Human Activity Recognition (HAR) plays a critical role in segregating and
distinguishing human actions among data generated from videos and other numerous
sensing modalities, such as accelerometer, gyroscope, GPS, and magnetometer. HAR is
considered a rapidly growing field that has revolutionized numerous areas, such as
healthcare, manufacturing, security, smart homes, etc. Manual extraction of features in
traditional machine learning approaches makes it difficult to handle the spatial and
temporal complexities of real-world datasets, thereby necessitating the need for Deep
Learning algorithms that offer automatic feature extraction to effectively capture both
the spatial and temporal data. This chapter provides a review of Deep Learning models
for HAR, focusing on advancements in CNN and LSTM and their variant architectures
that play a significant role in handling complex and multivariate datasets gathered from
wearable devices and smartphones. Furthermore, attention mechanisms, such as the
self-attention and squeeze and excitation modules, have significantly enhanced model
performance by focusing on relevant feature maps and recalibrating them adaptively.

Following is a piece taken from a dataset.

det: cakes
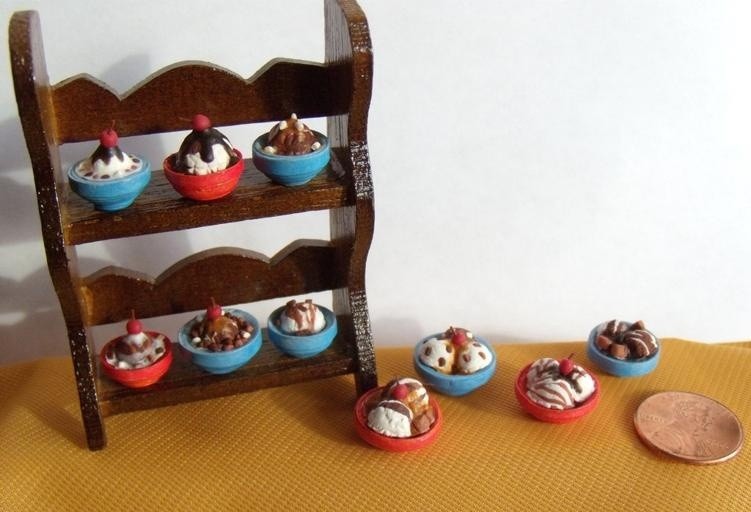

These mechanisms do not only improve the accuracy but also the interpretability of the
model by concentrating on the important aspects of the data in consideration. This
chapter also highlights hybrid models that combine CNN and LSTM and their variants
for more accurate HAR, especially when working with sensor-based datasets.
Additionally, it also examines that incorporation of attention mechanisms not only
boosts accuracy but also optimizes the complexity of the models. Key trends in
attention-driven deep learning methods are examined, indicating their growing
importance in real-world human activity recognition applications.
Keywords: Artificial intelligence (AI), Deep learning (ML), Human activity, Wearable sensor.